AIM OF THE EXERCISE
Count the lines of the material below that contain the word "american". Reply with that number alone.

──────── RECORDS SHOWN

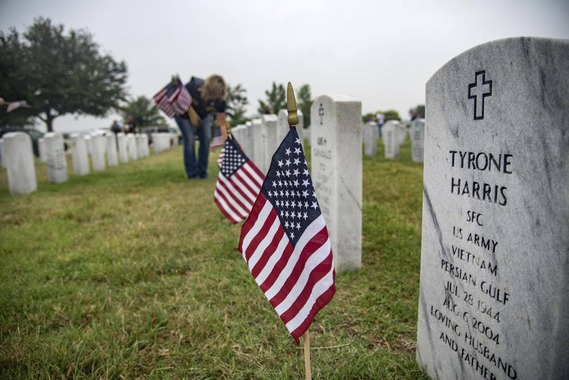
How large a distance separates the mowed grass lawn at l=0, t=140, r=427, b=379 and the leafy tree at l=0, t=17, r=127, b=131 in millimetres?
30362

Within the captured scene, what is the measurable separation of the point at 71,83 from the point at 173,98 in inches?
1271

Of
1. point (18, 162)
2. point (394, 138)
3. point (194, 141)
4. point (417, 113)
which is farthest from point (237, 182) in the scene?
point (417, 113)

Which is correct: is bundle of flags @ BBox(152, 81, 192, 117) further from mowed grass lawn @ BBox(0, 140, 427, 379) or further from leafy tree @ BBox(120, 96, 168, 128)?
leafy tree @ BBox(120, 96, 168, 128)

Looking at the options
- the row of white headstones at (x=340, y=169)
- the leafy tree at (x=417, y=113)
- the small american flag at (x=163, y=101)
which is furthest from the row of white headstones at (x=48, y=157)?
the leafy tree at (x=417, y=113)

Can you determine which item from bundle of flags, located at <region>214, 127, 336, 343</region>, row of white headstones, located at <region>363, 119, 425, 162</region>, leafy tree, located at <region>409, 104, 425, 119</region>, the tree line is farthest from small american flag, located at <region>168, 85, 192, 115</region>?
the tree line

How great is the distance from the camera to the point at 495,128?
134 centimetres

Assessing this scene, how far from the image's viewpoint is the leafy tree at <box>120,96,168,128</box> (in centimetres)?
4910

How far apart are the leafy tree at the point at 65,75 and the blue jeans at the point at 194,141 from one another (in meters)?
26.4

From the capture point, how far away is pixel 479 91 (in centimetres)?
139

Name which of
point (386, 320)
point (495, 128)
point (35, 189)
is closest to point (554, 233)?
point (495, 128)

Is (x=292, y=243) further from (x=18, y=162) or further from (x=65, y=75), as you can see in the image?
(x=65, y=75)

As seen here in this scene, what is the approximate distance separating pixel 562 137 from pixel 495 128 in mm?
244

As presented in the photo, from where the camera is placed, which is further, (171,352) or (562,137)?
(171,352)

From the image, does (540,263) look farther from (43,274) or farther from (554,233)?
(43,274)
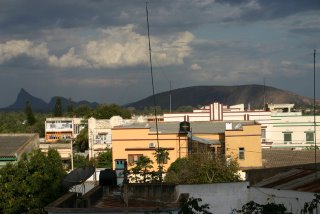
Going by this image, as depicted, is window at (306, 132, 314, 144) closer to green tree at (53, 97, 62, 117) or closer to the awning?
the awning

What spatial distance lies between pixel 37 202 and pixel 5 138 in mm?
21054

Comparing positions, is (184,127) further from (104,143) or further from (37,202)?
(104,143)

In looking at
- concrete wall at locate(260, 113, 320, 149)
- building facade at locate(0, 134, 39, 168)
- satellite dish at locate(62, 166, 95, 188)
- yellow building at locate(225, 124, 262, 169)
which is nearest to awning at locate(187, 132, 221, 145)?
yellow building at locate(225, 124, 262, 169)

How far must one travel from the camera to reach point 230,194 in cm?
1512

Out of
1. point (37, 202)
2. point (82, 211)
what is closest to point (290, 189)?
point (82, 211)

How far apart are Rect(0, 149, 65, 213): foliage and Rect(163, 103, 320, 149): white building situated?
87.9 ft

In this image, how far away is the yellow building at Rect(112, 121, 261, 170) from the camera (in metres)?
33.6

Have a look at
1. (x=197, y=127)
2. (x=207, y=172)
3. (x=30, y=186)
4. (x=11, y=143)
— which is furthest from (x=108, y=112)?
(x=30, y=186)

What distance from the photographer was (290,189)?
1416 cm

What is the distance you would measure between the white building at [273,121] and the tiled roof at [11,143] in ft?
42.5

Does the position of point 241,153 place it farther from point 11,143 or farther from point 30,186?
point 11,143

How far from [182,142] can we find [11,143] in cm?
1210

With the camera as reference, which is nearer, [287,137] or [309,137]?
[309,137]

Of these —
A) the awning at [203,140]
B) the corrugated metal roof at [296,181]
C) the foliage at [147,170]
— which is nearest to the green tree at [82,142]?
the awning at [203,140]
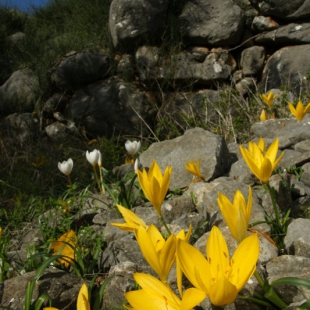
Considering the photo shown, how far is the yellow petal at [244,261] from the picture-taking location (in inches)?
35.2

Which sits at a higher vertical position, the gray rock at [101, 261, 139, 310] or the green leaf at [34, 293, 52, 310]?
the green leaf at [34, 293, 52, 310]

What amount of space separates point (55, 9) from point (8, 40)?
1.44 m

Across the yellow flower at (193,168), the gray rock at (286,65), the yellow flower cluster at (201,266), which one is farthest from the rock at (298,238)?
the gray rock at (286,65)

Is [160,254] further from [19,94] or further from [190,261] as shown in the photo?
[19,94]

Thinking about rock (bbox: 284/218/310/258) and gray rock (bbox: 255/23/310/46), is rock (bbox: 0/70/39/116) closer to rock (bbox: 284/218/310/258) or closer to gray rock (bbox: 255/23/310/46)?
gray rock (bbox: 255/23/310/46)

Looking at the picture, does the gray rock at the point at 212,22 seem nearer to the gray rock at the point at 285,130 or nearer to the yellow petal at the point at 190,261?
the gray rock at the point at 285,130

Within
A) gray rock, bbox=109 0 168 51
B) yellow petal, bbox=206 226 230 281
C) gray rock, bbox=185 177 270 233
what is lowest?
gray rock, bbox=109 0 168 51

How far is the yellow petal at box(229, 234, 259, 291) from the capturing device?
2.93ft

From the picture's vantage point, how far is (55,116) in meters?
6.68

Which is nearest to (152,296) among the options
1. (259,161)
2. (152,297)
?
(152,297)

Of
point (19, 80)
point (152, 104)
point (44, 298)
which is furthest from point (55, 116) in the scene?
point (44, 298)

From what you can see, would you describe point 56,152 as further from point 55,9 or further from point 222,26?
point 55,9

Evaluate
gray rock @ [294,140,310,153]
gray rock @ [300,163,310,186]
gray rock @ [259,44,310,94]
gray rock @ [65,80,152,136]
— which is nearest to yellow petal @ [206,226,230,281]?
gray rock @ [300,163,310,186]

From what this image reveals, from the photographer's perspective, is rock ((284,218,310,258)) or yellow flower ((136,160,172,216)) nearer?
yellow flower ((136,160,172,216))
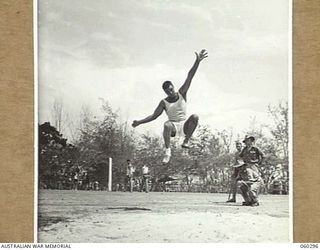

────────────────

THE COMPLETED TASK
2